• [Défi 1]
Modifiez le passage de la page qui s'ouvre sur les mots « Donc Acte ! ne suit » et se ferme sur « Nichols, 2011, USA. » : remplacez « en salles » par « au cinéma », puis redonnez le passage en entier.
• [Défi 2]
Répondez brièvement à ces questions sur la page.
(a) Quel titre le blog a-t-il porté pendant une courte période ?
(b) Quelle est la durée totale du film selon l'article ?
(c) Quels personnages forment le couple phare ?

• [Page]
La sélection de Donc Acte !

Donc Acte ! ne suit pas l'actualité cinéma à la loupe. Donc Acte !, qui s'est intitulé Le cinéphobe pendant une courte période, n'a pas pour passe-temps de visionner des pelloches de cinoche. Donc Acte ! ne va pas souvent voir une œuvre en salles. L'envie est rare. Le plaisir est d'autant plus intense lorsque je suis satisfait par une rencontre du 7ème art. Certains films m'inspirent des réflexions ; c'est ce que je souhaite partager. Je ne propose pas de thèses et il m'arrive de gâcher les histoires en racontant la fin. Vu que je ne mets pas ce qui a été fait de l'invention des frères Lumière sur un piédestal et que je suis des fois moqueur, Donc Acte ! peut ne pas plaire.

mardi 31 janvier 2012

Take Shelter

Ne t'emballe pas trop vite

Take Shelter, Jeff Nichols, 2011, USA.

Ça me fait mal au cœur d'écrire cet article sur Take Shelter car j'ai eu le sentiment qu'il était qualitativement inférieur à ce qu'il aurait pu être. Je ne cherche pas à refaire le film (chose impossible de toute façon) mais la perte d'une demi-heure sur les 2 heures totales du métrage auraient pu lui être bénéfique. Certains éléments sont particulièrement redondants : les cauchemars de Curtis (prévoyant un désastre d'ordre naturel à venir) sont répétitifs et manquent d'originalité (du coup, mon attention est allée décroissante durant la première demi-heure), la paranoïa de la mère de Curtis (personnage principal) est présentée de façon insistante à l'approche de l'heure de film (je n'y étais plus), et les moments de travail ouvrier de Curtis semblent être montrés pour combler le temps (la première heure de Take Shelter est interminable). De fait, les troubles de Curtis (doute entre la paranoïa et la vision prémonitoire) apparaissent telle une suite d'épiphénomènes soulevant uniquement des inquiétudes du côté des finances du couple phare (Curtis et Samantha).

• [Données]

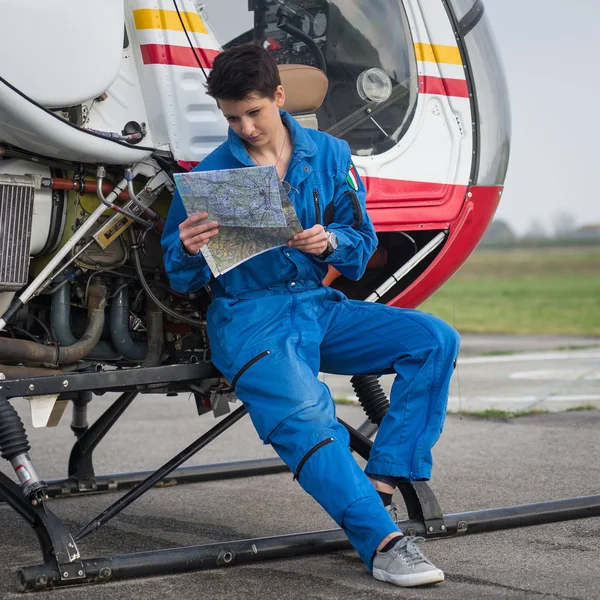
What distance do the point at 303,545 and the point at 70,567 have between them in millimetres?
761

• [Réponse 1]
Donc Acte ! ne suit pas l'actualité cinéma à la loupe. Donc Acte !, qui s'est intitulé Le cinéphobe pendant une courte période, n'a pas pour passe-temps de visionner des pelloches de cinoche. Donc Acte ! ne va pas souvent voir une œuvre au cinéma. L'envie est rare. Le plaisir est d'autant plus intense lorsque je suis satisfait par une rencontre du 7ème art. Certains films m'inspirent des réflexions ; c'est ce que je souhaite partager. Je ne propose pas de thèses et il m'arrive de gâcher les histoires en racontant la fin. Vu que je ne mets pas ce qui a été fait de l'invention des frères Lumière sur un piédestal et que je suis des fois moqueur, Donc Acte ! peut ne pas plaire.

mardi 31 janvier 2012

Take Shelter

Ne t'emballe pas trop vite

Take Shelter, Jeff Nichols, 2011, USA.

• [Réponse 2]
(a) Le cinéphobe.
(b) 2 heures.
(c) Curtis et Samantha.